Calming. According to Frank Young, a junior from Springville, Utah, that’s what fishing should be. As a frequent fisherman on the Provo River, Young enjoys the opportunity to get out of the house and relax to cast his fly line. What’s interesting is Young doesn’t use your typical rod and reel. He prefers using a traditional Japanese fly fishing rod called a tenkara rod.
According to several sites that sell the rods, tenkara (which means “from heaven” or “from the skies”) is a Japanese fishing style that consists of using an 11–15-foot rod and fixed line (or a line without a reel) in fast-moving water.
“It provides a different challenge,” Young said. “When I catch a fish, I can’t reel it in right away. I have to fight it, hold it, be more strategical with the line.”

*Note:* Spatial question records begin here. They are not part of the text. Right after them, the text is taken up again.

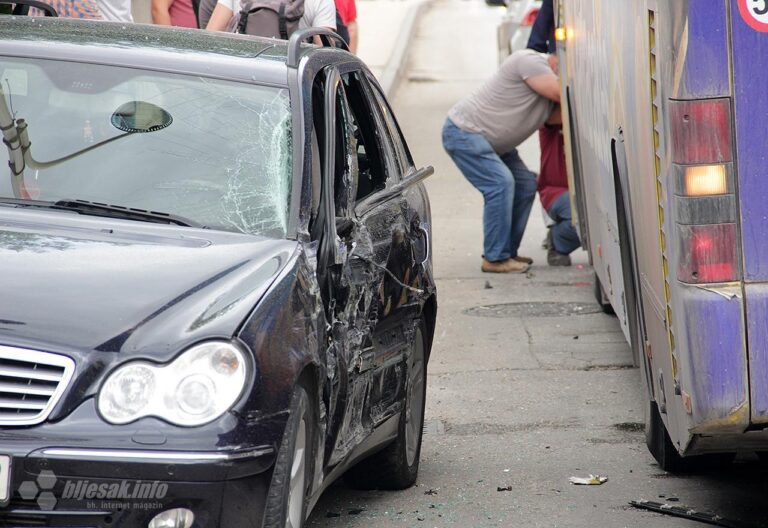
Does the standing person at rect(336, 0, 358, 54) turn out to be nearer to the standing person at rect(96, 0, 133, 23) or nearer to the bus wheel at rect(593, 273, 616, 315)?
the standing person at rect(96, 0, 133, 23)

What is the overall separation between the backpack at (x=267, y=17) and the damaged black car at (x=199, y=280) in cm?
321

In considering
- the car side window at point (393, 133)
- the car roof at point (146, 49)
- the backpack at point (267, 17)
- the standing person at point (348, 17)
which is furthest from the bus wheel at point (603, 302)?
the car roof at point (146, 49)

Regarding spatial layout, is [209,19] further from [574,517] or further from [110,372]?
[110,372]

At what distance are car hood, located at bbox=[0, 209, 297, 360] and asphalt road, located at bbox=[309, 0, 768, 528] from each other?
1.44 metres

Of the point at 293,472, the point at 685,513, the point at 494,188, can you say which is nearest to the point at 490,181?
the point at 494,188

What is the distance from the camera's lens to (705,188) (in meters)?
4.24

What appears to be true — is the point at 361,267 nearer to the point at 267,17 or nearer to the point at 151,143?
the point at 151,143

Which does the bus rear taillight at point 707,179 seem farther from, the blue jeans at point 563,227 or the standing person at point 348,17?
the standing person at point 348,17

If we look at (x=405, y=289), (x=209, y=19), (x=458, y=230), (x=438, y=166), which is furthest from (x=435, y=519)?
(x=438, y=166)

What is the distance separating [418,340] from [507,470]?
0.70 metres

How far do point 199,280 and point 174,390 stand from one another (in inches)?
16.6

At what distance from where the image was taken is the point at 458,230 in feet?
45.1

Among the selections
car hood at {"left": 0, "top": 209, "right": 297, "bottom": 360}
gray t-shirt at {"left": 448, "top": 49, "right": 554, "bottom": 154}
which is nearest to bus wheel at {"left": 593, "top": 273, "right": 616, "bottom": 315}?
gray t-shirt at {"left": 448, "top": 49, "right": 554, "bottom": 154}

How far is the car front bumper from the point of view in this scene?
3.63m
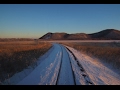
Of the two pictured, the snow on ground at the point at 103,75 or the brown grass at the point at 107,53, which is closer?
the snow on ground at the point at 103,75

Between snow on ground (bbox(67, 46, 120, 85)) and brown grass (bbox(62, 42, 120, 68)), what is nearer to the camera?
snow on ground (bbox(67, 46, 120, 85))

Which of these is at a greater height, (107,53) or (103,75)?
(107,53)

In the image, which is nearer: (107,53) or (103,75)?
(103,75)
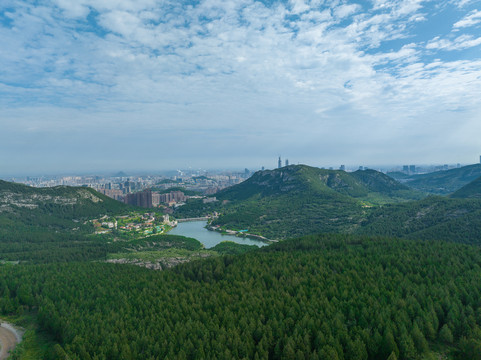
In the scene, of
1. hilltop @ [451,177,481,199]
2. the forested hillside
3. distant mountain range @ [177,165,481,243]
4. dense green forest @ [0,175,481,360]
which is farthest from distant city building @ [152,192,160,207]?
hilltop @ [451,177,481,199]

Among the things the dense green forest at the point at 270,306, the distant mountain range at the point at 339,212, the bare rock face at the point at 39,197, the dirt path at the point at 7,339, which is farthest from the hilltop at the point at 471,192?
the bare rock face at the point at 39,197

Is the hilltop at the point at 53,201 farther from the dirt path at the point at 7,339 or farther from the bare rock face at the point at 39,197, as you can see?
the dirt path at the point at 7,339

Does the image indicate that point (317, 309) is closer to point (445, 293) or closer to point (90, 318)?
point (445, 293)

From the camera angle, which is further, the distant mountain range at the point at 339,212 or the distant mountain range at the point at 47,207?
the distant mountain range at the point at 47,207

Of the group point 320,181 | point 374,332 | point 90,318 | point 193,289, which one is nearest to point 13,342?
point 90,318

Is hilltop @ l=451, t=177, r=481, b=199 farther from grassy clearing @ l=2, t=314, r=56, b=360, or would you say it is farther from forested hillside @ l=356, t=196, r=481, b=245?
grassy clearing @ l=2, t=314, r=56, b=360

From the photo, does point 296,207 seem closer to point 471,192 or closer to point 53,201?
point 471,192
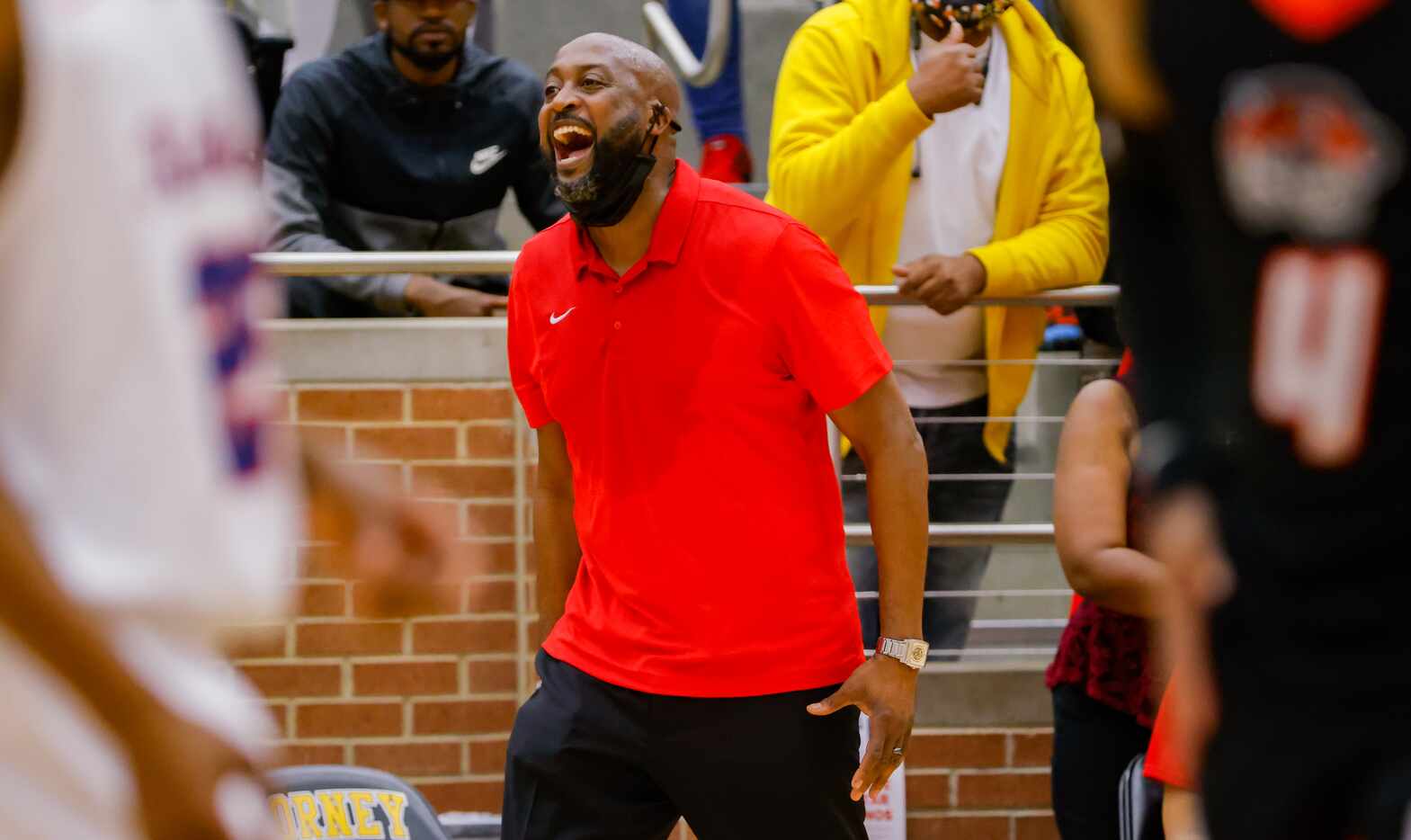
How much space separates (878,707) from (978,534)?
3.76ft

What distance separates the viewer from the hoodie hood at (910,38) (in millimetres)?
4699

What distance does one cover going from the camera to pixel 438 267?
15.5ft

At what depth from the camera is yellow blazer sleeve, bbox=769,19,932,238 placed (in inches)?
174

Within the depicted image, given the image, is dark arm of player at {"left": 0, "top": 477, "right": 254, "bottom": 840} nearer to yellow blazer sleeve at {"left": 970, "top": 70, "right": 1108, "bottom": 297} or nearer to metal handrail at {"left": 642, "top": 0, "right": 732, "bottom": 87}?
yellow blazer sleeve at {"left": 970, "top": 70, "right": 1108, "bottom": 297}

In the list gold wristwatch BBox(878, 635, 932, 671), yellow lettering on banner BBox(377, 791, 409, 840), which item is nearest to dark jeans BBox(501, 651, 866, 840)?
gold wristwatch BBox(878, 635, 932, 671)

Along with being applauded as being more simple than typical fly fishing and offering a different challenge, there are many other benefits to fishing tenkara-style in Utah, according to Tom Davis, founder of Teton Tenkara.
“For most people, it’s really easy to learn,” Davis said. “You can take somebody who has really never cast a fly rod before and you can put that tenkara rod in their hand and because that line is a certain length and the rod is very dynamic, all they have to do is move their hand back and forth a little bit and they can get the hang of it.”

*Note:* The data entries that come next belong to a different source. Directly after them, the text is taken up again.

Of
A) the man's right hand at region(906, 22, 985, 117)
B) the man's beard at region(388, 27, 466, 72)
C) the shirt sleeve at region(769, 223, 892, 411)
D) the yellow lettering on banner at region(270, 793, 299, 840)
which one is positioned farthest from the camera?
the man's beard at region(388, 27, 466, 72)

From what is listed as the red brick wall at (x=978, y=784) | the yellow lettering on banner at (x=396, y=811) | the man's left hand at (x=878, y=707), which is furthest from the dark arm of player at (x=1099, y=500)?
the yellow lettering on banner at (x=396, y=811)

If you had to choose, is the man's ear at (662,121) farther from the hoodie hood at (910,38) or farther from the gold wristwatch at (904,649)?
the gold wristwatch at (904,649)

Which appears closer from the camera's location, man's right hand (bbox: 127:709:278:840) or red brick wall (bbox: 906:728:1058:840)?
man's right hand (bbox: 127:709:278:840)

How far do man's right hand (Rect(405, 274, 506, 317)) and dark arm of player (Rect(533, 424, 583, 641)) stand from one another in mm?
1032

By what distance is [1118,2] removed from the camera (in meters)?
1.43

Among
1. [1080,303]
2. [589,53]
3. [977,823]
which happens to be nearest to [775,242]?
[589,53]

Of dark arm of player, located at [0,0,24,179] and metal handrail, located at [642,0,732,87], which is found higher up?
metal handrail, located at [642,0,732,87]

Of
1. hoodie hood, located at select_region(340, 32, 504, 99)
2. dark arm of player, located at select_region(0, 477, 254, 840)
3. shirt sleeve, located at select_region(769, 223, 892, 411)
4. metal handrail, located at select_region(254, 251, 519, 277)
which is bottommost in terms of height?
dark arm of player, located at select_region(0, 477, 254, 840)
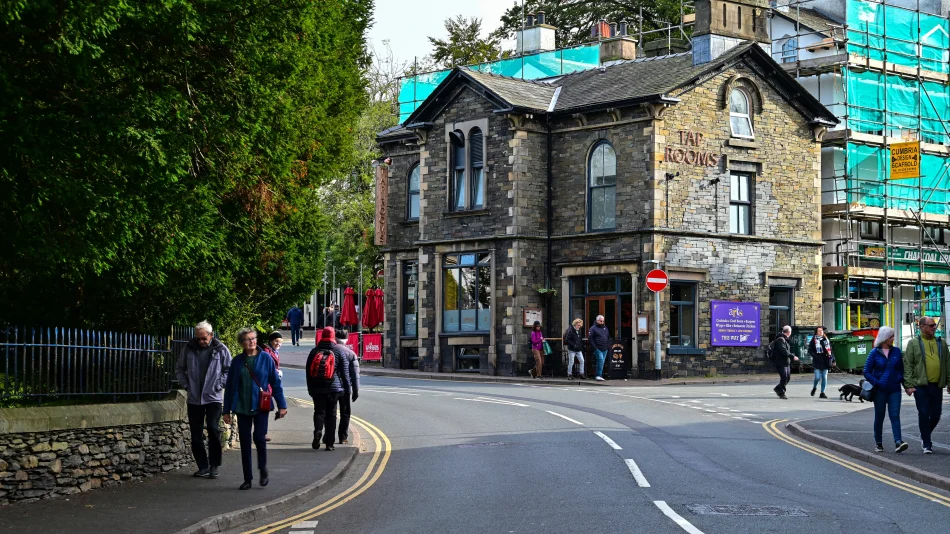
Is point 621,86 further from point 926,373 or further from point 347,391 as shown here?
point 926,373

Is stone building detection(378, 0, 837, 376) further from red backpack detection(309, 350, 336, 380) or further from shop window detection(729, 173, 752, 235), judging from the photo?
red backpack detection(309, 350, 336, 380)

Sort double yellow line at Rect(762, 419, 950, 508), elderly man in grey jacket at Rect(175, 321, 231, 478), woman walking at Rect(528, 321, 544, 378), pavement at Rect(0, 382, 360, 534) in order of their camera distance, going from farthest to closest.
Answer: woman walking at Rect(528, 321, 544, 378) → elderly man in grey jacket at Rect(175, 321, 231, 478) → double yellow line at Rect(762, 419, 950, 508) → pavement at Rect(0, 382, 360, 534)

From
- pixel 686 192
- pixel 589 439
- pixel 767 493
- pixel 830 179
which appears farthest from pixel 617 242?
pixel 767 493

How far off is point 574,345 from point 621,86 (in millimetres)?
8709

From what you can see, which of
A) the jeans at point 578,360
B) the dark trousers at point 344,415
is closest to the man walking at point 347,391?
the dark trousers at point 344,415

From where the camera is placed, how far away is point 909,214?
47.7 meters

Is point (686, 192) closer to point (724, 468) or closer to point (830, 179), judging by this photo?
point (830, 179)

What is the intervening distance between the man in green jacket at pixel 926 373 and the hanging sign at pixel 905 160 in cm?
2851

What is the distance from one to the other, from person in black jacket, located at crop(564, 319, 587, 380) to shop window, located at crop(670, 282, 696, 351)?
2.99 m

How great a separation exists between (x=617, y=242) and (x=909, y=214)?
49.9 ft

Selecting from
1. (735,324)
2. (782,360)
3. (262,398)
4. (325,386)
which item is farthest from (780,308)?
(262,398)

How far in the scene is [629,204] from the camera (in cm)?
3822

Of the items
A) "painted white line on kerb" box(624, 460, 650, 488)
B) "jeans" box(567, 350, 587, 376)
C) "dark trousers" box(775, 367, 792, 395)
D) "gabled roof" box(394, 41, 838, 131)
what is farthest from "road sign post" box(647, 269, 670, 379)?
"painted white line on kerb" box(624, 460, 650, 488)

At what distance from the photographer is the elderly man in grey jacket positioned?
49.2 feet
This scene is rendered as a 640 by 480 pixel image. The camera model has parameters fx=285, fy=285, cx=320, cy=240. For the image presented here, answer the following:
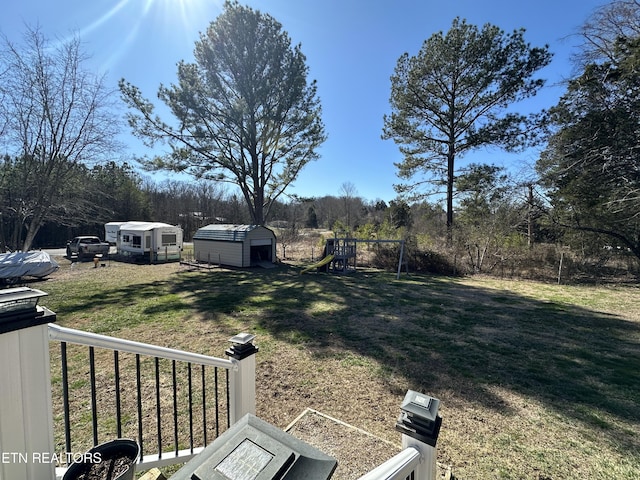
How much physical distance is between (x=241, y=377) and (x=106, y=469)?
1.20 meters

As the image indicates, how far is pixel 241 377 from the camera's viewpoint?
2490 millimetres

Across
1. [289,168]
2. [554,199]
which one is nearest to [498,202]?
[554,199]

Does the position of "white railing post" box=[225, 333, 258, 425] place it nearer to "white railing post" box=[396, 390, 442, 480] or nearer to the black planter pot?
the black planter pot

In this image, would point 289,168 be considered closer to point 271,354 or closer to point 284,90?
point 284,90

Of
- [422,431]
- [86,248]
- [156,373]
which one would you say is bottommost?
[86,248]

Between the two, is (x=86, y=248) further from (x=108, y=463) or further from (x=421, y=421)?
(x=421, y=421)

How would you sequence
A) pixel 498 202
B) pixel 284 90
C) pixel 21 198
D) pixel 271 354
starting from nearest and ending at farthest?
pixel 271 354 → pixel 21 198 → pixel 498 202 → pixel 284 90

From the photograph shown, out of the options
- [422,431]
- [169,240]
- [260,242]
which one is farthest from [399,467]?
[169,240]

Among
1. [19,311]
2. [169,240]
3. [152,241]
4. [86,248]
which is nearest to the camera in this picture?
[19,311]

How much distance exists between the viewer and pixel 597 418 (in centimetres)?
310

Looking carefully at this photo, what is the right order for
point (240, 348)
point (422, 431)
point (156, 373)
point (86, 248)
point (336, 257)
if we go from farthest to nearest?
point (86, 248) → point (336, 257) → point (240, 348) → point (156, 373) → point (422, 431)

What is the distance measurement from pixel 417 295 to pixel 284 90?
36.8 ft

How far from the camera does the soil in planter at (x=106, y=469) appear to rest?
4.23 ft

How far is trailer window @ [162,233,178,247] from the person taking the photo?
16.1 metres
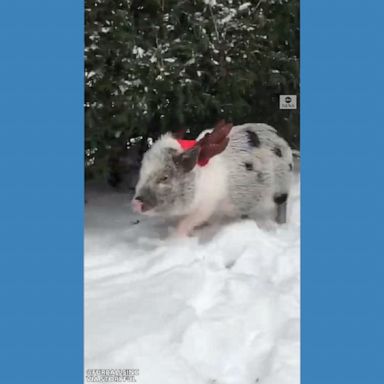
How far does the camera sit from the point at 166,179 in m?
2.93

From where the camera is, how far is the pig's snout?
9.54 feet

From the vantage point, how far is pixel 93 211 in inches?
114

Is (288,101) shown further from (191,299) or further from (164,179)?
(191,299)

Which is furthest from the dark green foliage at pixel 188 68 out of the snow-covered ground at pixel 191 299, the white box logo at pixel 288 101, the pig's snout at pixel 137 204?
the snow-covered ground at pixel 191 299

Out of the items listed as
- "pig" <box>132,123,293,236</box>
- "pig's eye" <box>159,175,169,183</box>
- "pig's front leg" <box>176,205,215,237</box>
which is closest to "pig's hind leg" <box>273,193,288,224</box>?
"pig" <box>132,123,293,236</box>

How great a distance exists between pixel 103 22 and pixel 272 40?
2.03 ft

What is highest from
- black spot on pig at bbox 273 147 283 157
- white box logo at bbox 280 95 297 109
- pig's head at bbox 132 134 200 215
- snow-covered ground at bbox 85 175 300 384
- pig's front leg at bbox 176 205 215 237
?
white box logo at bbox 280 95 297 109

Not only is it easy to learn, but it is also much cheaper compared to the typical load of gear needed when fishing.
“A Western fly rod of good quality may cost you several hundred dollars. With tenkara, a person can go to certain, selected sites and buy a reasonably quality rod. You can actually get a rod for under $100 in some places,” Davis said.
This particular style of fishing hails from the mountainous regions of Japan with fast-moving, chaotic streams and rivers. The people who lived in these regions developed a style of fishing that would allow them to place the fly right in the way of a passing fish.
“For streams that have a lot of tumbling pocket water, tenkara can really excel,” Davis said, meaning that this style of fishing is effective in the sort of water and terrain in Utah.
Some question whether tenkara fishing is a passing trend or not, but Tom Davis says it is here to stay.
“Some people use the word ‘fad,’ but for those of us who have always wanted and always enjoyed fishing all streams or these high gradient streams, tenkara fits so perfectly that it won’t be going away.”